A reunificação da pintura no mês passado no Museu do Palácio Nacional de Taipei, capital de Taiwan, é uma metáfora feita sob encomenda para retratar a reconciliação que os líderes do Partido Comunista há muito tempo imaginaram para o que consideram uma província separatista.

"Se a pintura pode ser reunida, o nosso povo também pode", disse o primeiro-ministro Wen Jiabao da China no ano passado ao saber que tanto a China quanto Taiwan, ainda formalmente em guerra, haviam concordado na exposição conjunta da obra.

A exposição, intitulada Paisagem Reunificada, foi adicionado à lista de inovações notáveis que se seguiram às eleições de 2008 do presidente de Taiwan, Ma Ying-jeou, que tem buscado a aproximação com o continente.

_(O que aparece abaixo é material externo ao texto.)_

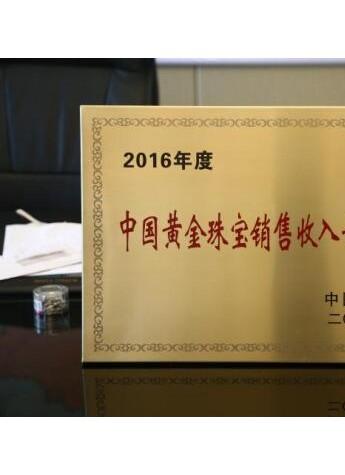 """金一文化荣膺""""2016年度中国黄金珠宝销售收入十大企业"""""""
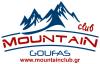 Comprar equipamiento de montaña: MOUNTAIN CLUB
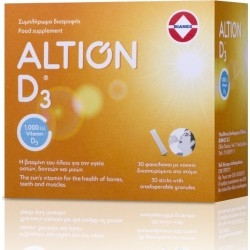Altion Vitamin D3 1000iu 30 Φακελάκια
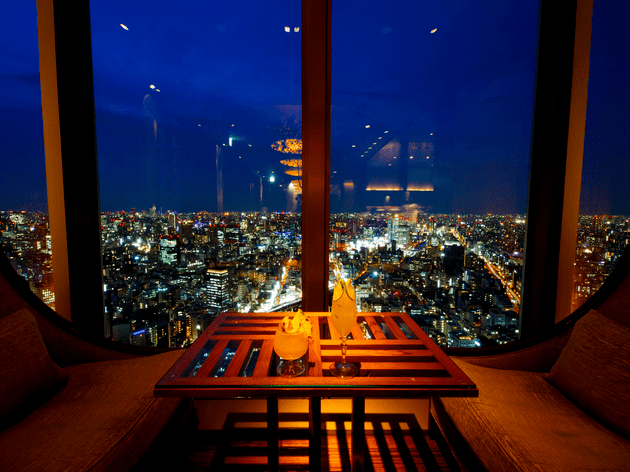 the best tokyo bars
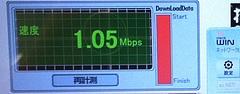 CDMA網 1.05Mbpx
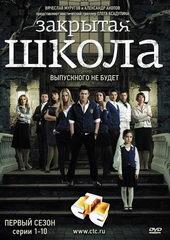 Афиша к сериалу Закрытая школа (2011)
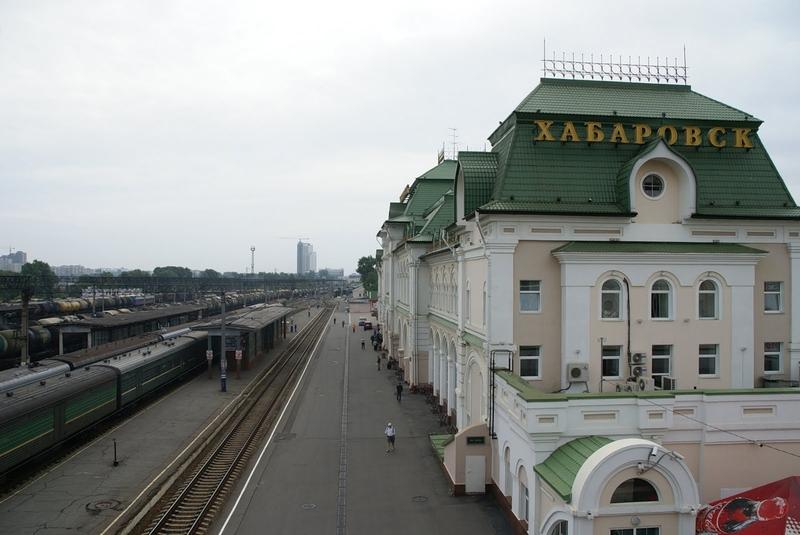ЖД Перевозка в Хабаровск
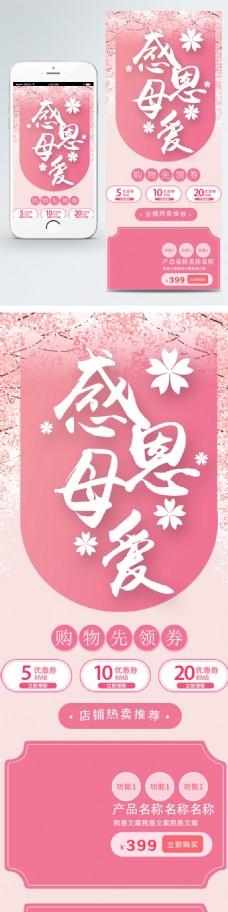 粉色樱花浪漫背景感恩母爱母亲节移动端电商淘宝首页模板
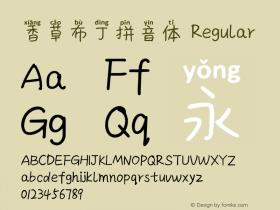 香草布丁拼音体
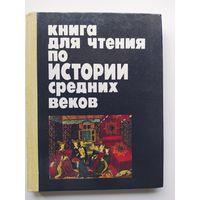 Книга для чтения по истории средних веков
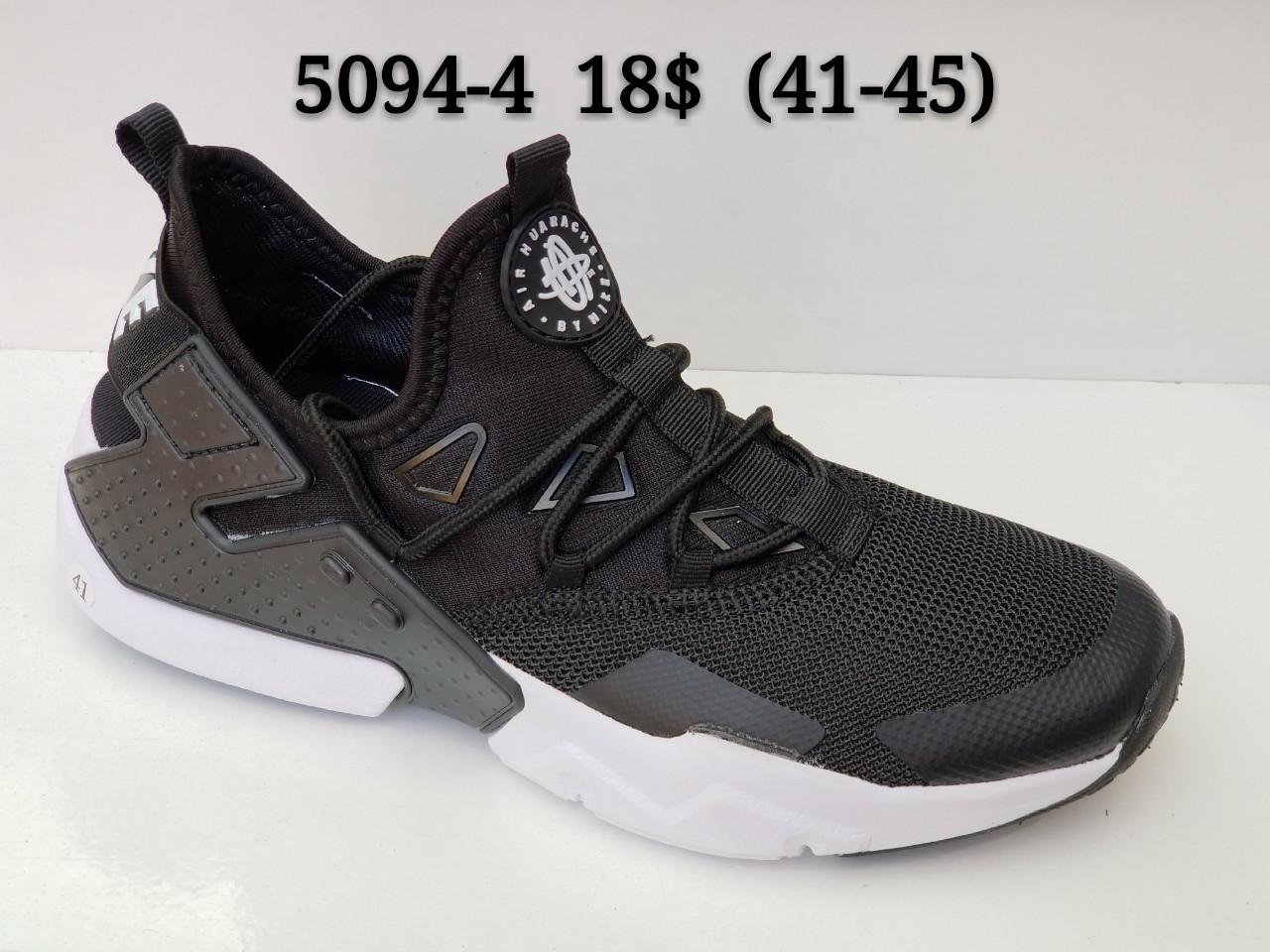 Мужские кроссовки Nike Huarache оптом (41-46)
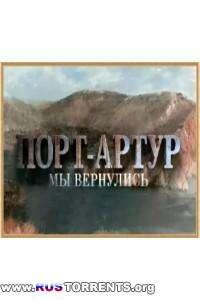 Порт-Артур. Мы вернулись [1-2 из 2] | IPTVRip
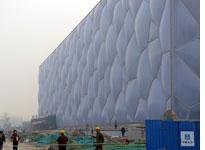 A view of the Water Cube. Click image to expand.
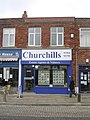 Churchills - Front Street - geograph.org.uk - 1742119.jpg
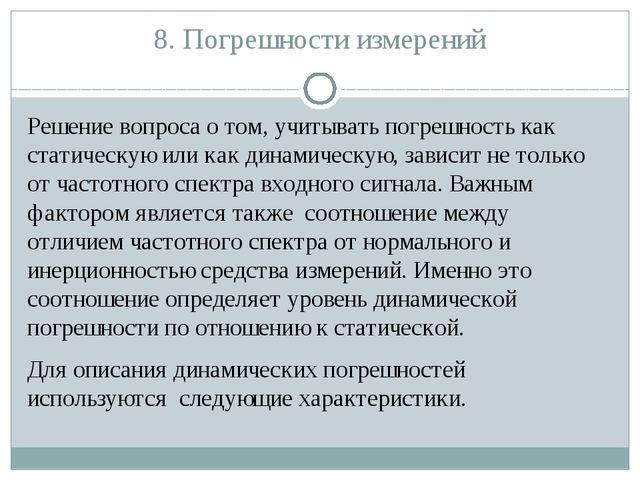 8. Погрешности измерений Решение вопроса о том, учитывать погрешность как ста...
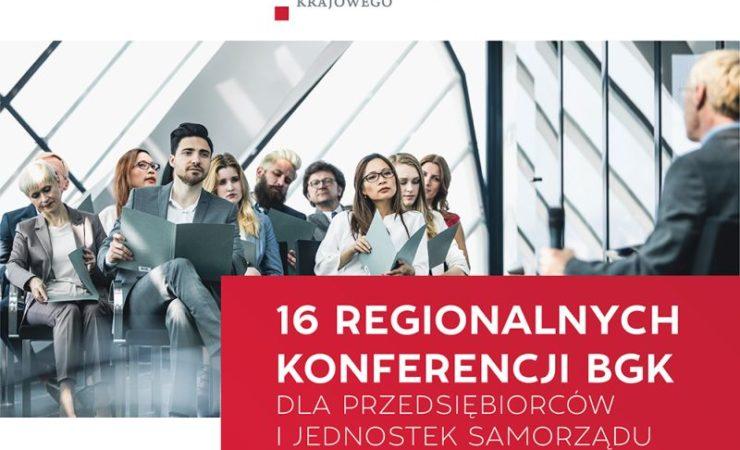 NASZ PATRONAT: Regionalna Konferencja dla Przedsiębiorców i Samorządu Terytorialnego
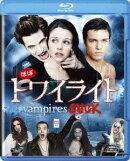 ほぼトワイライト【Blu-ray】
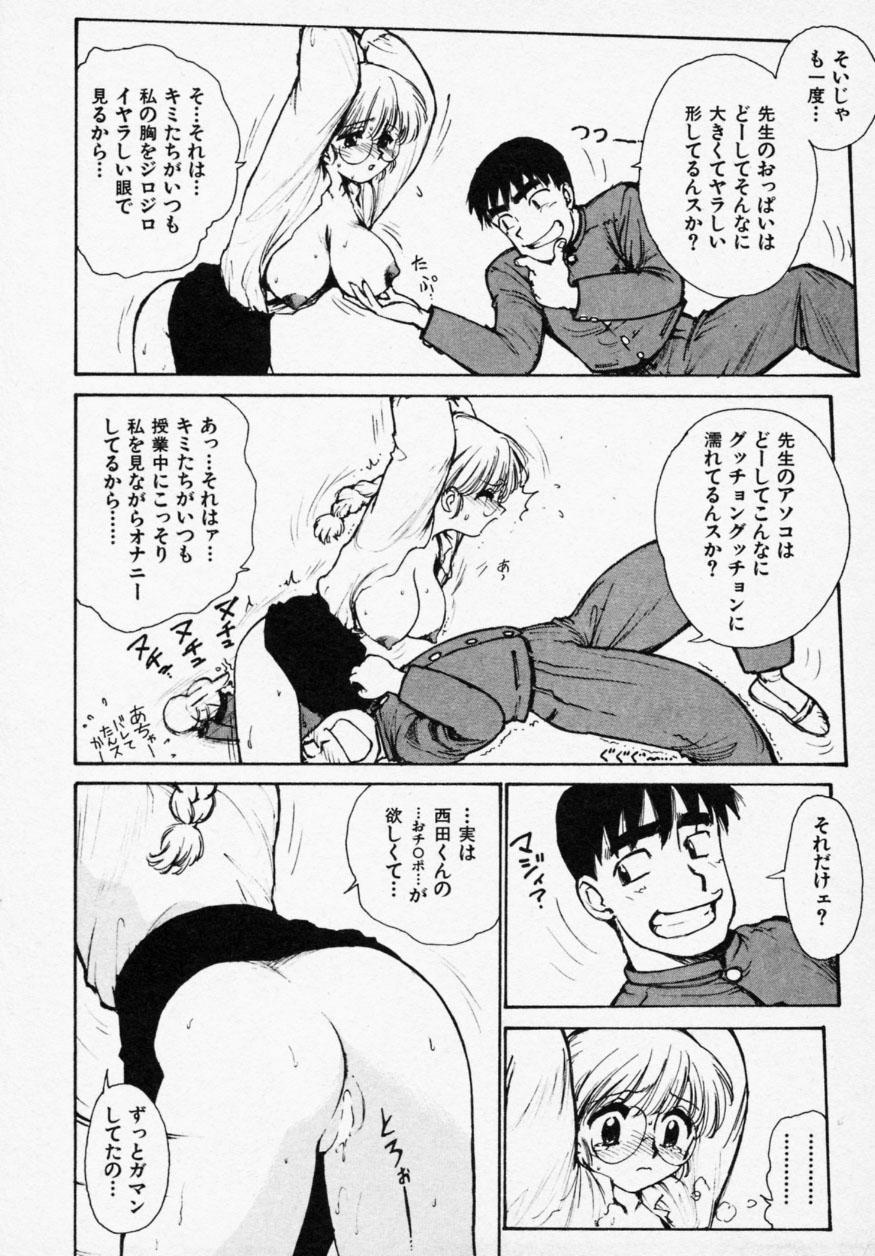 Shinobi no Sakura 131
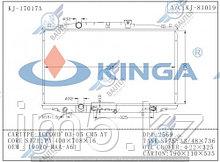 Радиатор охлаждения HONDA ACCORD CL 03-07 2.0/2.4л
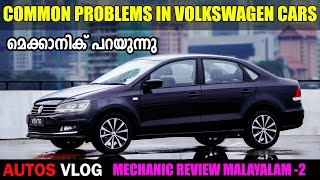 MECHANIC REVIEW ABOUT  VOLKSWAGEN CARS |-Part  2 | AUTOSVLOG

Desde a posse de Ma, uma série de acordos avançados entre Taiwan e China levaram pandas ao zoológico de Taipei, a abertura da navegação direta, a conexão dos correios por via aérea, e um arranjo que permitiu que no ano passado 1,2 milhão de turistas da parte continental visitassem a ilha.

Na semana passada veio um outro marco: o primeiro avião cheio de turistas individuais chineses que poderão vaguear por Taiwan sem supervisão.

Laços

O maior número de laços culturais e econômicos tem agradado muitos líderes de negócios de Taiwan, mas também alimentado a ansiedade entre aqueles que veem os incentivos como uma tentativa de seduzir Taiwan para que viva em órbita econômica da cada vez mais dominadora China.

Mas, por enquanto, na maioria dos dias até 10 mil pessoas fazem fila para ver o pergaminho reunificado.

Wang Rongcui, um turista da cidade chinesa de Ordos, na Mongólia, estava entre aqueles que recentemente passaram meia hora à espera de um vislumbre da obra-prima. Questionado sobre o significado político da exposição, Wang deu de ombros. "Oh, eu não sei nada sobre política ou mesmo sobre arte, mas com certeza é uma pintura muito bonita", disse ela.